Read - Micah 5:2-5a
Message - Alan Burke
They say hindsight is a wonderful thing, when one is able to look back at the difficult situation that one has faced and see how it has worked out for the best. But right in the midst of those difficult times all we want is relief from what we face. That may be how you are feeling today, you just want relief from what you are facing, maybe it’s the pandemic that we are in the midst off, or a broken relationship, an illness that we face, anxiety or depression, you may be facing any number of different things that life can throw at you. In Micah’s day the situation that the people of God faced was dire, the poor were oppressed, some of the religious leaders their priests were sexually promiscuous, justice was being bought and sold, the debauchery of the people was rampant, none of them could escape it. So God sent Micah to prosecute the covenant, that is to convict His people of their sinfulness, for even though God had remained faithful to them they had been faithless and now the Lord would act as the Judge, he would scatter his people for their transgressions and sins, because of their faithlessness, for their iniquity had reached its climax. He would allow them to be ravaged by their enemies in his divine judgment.

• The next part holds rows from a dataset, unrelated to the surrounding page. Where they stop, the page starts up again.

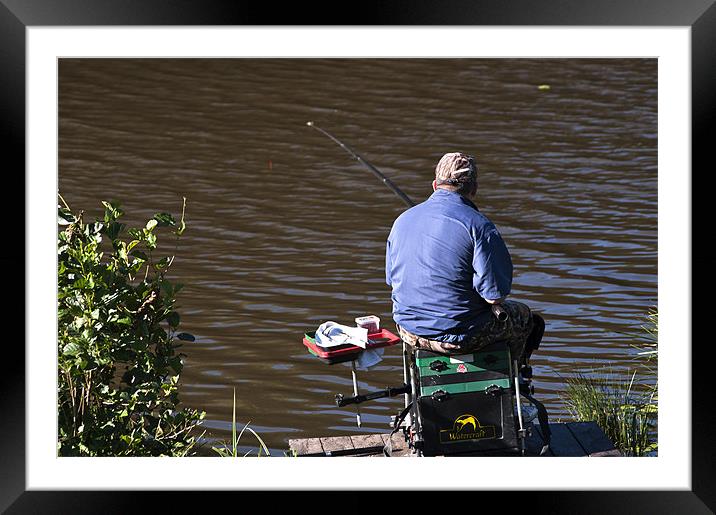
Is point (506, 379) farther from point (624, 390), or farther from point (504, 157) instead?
point (504, 157)

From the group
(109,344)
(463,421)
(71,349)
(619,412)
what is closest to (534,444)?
(463,421)

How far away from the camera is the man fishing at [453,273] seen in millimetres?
5305

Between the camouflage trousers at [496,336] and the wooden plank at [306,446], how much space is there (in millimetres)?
696

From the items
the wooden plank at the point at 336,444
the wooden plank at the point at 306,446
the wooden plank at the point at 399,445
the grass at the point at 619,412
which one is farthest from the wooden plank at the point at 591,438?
the wooden plank at the point at 306,446

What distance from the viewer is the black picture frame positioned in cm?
441

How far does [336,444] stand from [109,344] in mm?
1300

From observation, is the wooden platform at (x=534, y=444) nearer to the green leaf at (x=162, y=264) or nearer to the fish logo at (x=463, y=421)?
the fish logo at (x=463, y=421)

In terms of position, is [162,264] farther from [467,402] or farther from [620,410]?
[620,410]

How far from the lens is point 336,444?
19.5 feet

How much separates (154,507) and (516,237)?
6.20 metres

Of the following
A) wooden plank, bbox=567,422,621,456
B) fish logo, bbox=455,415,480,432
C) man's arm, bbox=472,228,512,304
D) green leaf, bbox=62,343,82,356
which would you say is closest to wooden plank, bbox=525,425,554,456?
wooden plank, bbox=567,422,621,456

It may not sound like something you really want to hear in the midst of what your facing but keep reading, for in the midst of God telling his people what the result of their sin, he was also giving them good news. The Lord God according to his wise and holy counsel had purposed it and Saviour was coming, he wanted them to look beyond their past and present and look ultimately to him and his hope, the hope of every nation. Though judgment would fall, God was telling his people though Micah in today’s passage a ruler born in Bethlehem will redeem a faithful remnant (Micah 5:2). This coming ruler would shepherd his flock and they will live securely in him (5:4). The Messiah would come and has now come, this hope is in King Jesus who was born in Bethlehem (5:2). The Lord wanted his people to know that even though they suffered under the hands of occupiers, there was hope in what lay ahead, he wanted his people to look beyond their present circumstance to this truth of how he would act.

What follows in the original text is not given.